Today, hip hop music has grown to be such a large part of mainstream culture that The Washington Post wrote "The politician's guide to how to be down with hip hop.",  which draws reference to the use of hip hop culture in politics. The criticism of hip hop that was considered patriotic or even moral one generation ago, can make a politician seem "out of touch", especially with younger voters. Politician Mike Huckabee was viewed as being "out of touch" when he referred to Beyoncé as "mental poison" in his book: God, Guns, Grits, and Gravy. In 2008, during Barack Obama's Democratic primary campaign against then-rival Hillary Clinton, he referenced Jay Z by doing his "Brush the dirt off your shoulder" motion in a rally and the audience erupted with support. The embrace of hip-hop has not occurred on party lines. Republican Senator Marco Rubio is a vocal fan of Tupac and Gangsta rap. Rubio said "In some ways rappers are like reporters... You had gang wars, racial tension, and they were reporting on that."  Donald Trump (Republican), the 45th President of the United States, also leveraged hip-hop to his advantage during his 2016 election campaign. He occasionally quoted that rapper Mac Miller wrote a song called "Donald Trump", and that it has over 100,000,000 views.

In the 2018 midterm elections, lawyer and former rapper Antonio Delgado was elected to New York's 19th congressional district.

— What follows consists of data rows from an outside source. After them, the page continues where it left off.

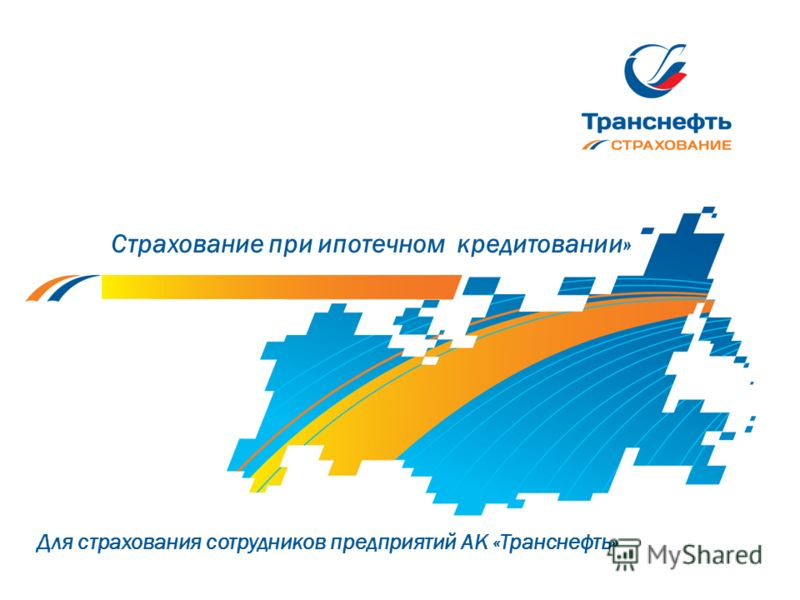 Страхование при ипотечном кредитовании» Для страхования сотрудников предприятий АК «Транснефть»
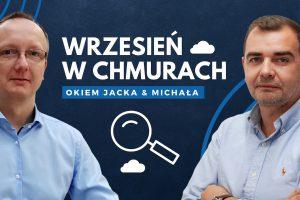 Wrzesień w chmurach - Jacek i Michał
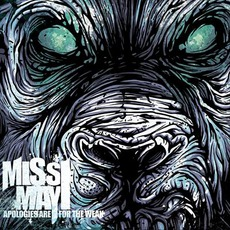 Apologies Are For The Weak mp3 Album by Miss May I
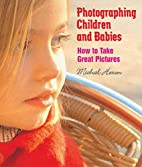 Photographing Children and Babies: How to…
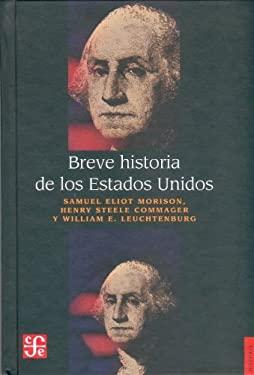 Breve Historia de Los Estados Unidos 9789681660451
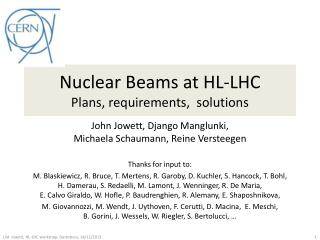 Nuclear Beams at HL-LHC  Plans, requirements,  solutions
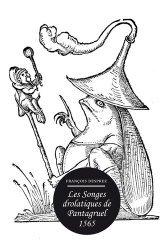 Dernières parutions dans Le cabinet de dessins, Les songes drolatiques de Pantagruel (1565)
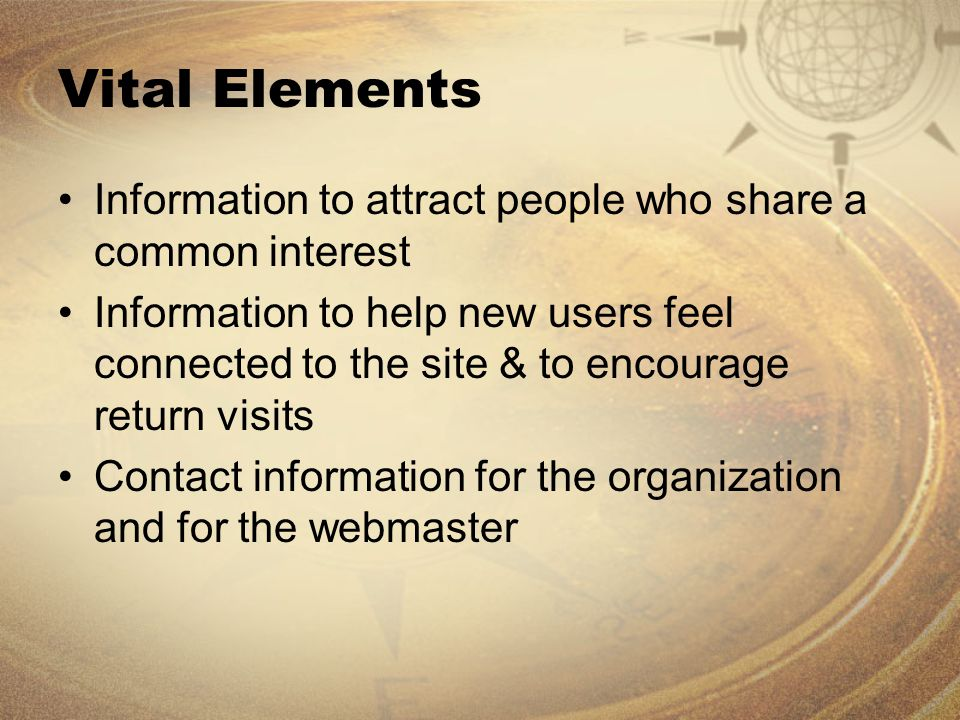 Vital Elements Information to attract people who share a common interest Information to help new users feel connected to the site & to encourage return visits Contact information for the organization and for the webmaster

Ideology and views of political rappers

United States

Anti-racism, black liberation and nationalism
As hip-hop is a music genre originally created and dominated by African-Americans, political rappers often reference and discuss black liberation. In particular and has a high membership of popular rappers and has had an integral influence on hip hop culture. There are numerous hip hop songs expressing anti-racist views, such as the popular The Black Eyed Peas song "Where Is the Love?", however, artists advocating more for radical black liberation have remained controversial. Artists such as Public Enemy, Tupac Shakur, Ice Cube, Game, and Kendrick Lamar have advocated black liberation in their lyrics and poetry. Tupac Shakur's poem, "How Can We Be Free" Tupac prose the sacrifices of Black political prisoners and the rejection of patriotic symbols. In recent years, Killer Mike and Kendrick Lamar have released songs criticizing the War on Drugs and the prison industrial complex from an anti-racist perspective. Hip hop music continues to draw the attention and support of the struggles of minority groups in a modernist method of communication that attracts a young crowd of activists. Kendrick Lamar and many other rappers have been credited with creating discussions regarding "blackness" through their music.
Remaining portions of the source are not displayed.